Первый вариант утилитаризма получил название утилитаризма действия. Он представлен такими мыс­лителями как Дж. Смарт, Т. Спридж, А. Нарвессон. Под действием данный вид утилитаризма понимает каж­дый отдельный поступок, совершаемый в конкретной ситуации. Основным недостатком данного вида ути­литаризма является то, что он принципиально не зап­рещает поступки, способные увеличить счастье, даже в том случае если они нарушают некоторые общепри­нятые правила. «В утилитаризме действия не может быть абсолютных правил против убийства, воровства, лжи и т. д., потому что ситуации различны и различны люди. Таким образом все действия, которые в целом рассматриваются как аморальные, могли бы быть рас­смотрены в утилитаризме действия в качестве мораль­ных или аморальных в зависимости от того, вызовут ли они большее возрастание добра для всех в особен­ной ситуации»*.

 

В утилитаризме правила, представленном Дж. Эрмсоном, Р. Брандтом, под действием понимаются уже типичные действия, совершаемые в сходных ситуаци­ях, попадающих под действие правил, разрешающих данную ситуацию за счет того, что предлагаются неко­торые образцы или устанавливаются необходимые запреты. Утилитаризм правила оценивает с точки зре­ния возрастания общего счастья законы, вводимые в обществе. Суть дела заключается при этом в том, что­бы оценить какой-нибудь закон не с точки зрения от­дельного случая его употребления, когда он может при­вести и к уменьшению счастья, а именно с точки зре­ния его систематического воздействия на общественную организацию. Философы, работающие в данном направ­лении, полагают, что они преодолевают основной недо­статок классического утилитаризма, заключающийся в преобладании субъективных критериев, ориентирован­ных на гедонизм. Такая методология сочетается с идеей универсализации нравственного деяния, но отнесенно­го именно к выполнению данного закона.

 

Теория утилитаризма имеет разумные историчес­кие основания. Практический разум показывает, что именно результаты определяют то, за что мы уважаем человека, что обычно никто не действует просто ради демонстрации доброй воли, но — ради желания быть полезным для других, ради того, чтобы достичь соб­ственного счастья и помочь в этом другим, что в зна­чительной степени оказывается взаимосвязанным. Фейербах, несомненно, прав, когда говорит, что мы должны заботиться о наших возлюбленных ради уве­личения нашего собственного счастья. Он только не понимает, что это не охватывает всех ситуаций, в ко­торых совершаются моральные действия. Гедонизм и утилитаризм, конечно, неспособны объяснить поведе­ния, не имеющего основания в собственном интересе. На каких мотивах основывается жертвенное поведе­ние, что означают понятия достоинства, воинской че­сти, патриотизма, представляется трудным понять на основе утилитаризма, так как эта теория старается не использовать высоко абстрактных понятий. Говоря о возрастании счастья как о цели моральной деятельно­сти, утилитаристы затрудняются объяснить то, почему отдельный индивид, действующий на основе частного интереса, должен заботиться о счастье всех в масшта­бах всего общества. В утилитаризме правила такая за­интересованность просматривается, но раскрываемые на основе данной теории мотивы действия индивида в интересах остаются слишком общими, индивид может не воспринимать их на эмоционально-чувственном уровне, думая, например, что правила это, конечно, хорошо, но если он один их когда-то нарушит, от этого с обществом, собственно, ничего не произойдет.
======
## ЗАДАНИЯ
**1)** Какие мыслители, согласно тексту об утилитаризме, представляют утилитаризм правила?
**2)** Продолжите текст об утилитаризме с места, на котором он обрывается.
Приведенный далее список никак не связан с текстом об утилитаризме.

## ДАННЫЕ
======
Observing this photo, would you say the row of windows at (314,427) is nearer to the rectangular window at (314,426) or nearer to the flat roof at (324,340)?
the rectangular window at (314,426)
======
## ОТВЕТЫ
**1)** Дж. Эрмсон и Р. Брандт.

**2)**
 

Общее различие между удовольствием и страда­нием также недостаточно для детального объяснения особенностей морального поведения в связи с тем, что: во-первых, есть ситуации, в которых человек решает остаться моральным, несмотря на очевидную боль, ко­торую ему придется испытать, во-вторых,— удоволь­ствие само по себе не столь просто для того, чтобы оно могло быть взято в качестве исходной точки для опре­деления моральности. Что представляет собой удоволь­ствие, а что нет, в действительности, зависит от очень многих факторов и влияний, среди которых — образо­вание, воздействие стереотипов общественного созна­ния, представленных в культуре, и, даже,— влияние самой морали, так как мораль в действительности пе­рестраивает наши чувства. Для римского солдата убий­ство врага доставляло удовольствие, тогда как для приверженца христианской морали убийство — боль, даже если оно вызвано особыми обстоятельствами, которые не оставляют выбора.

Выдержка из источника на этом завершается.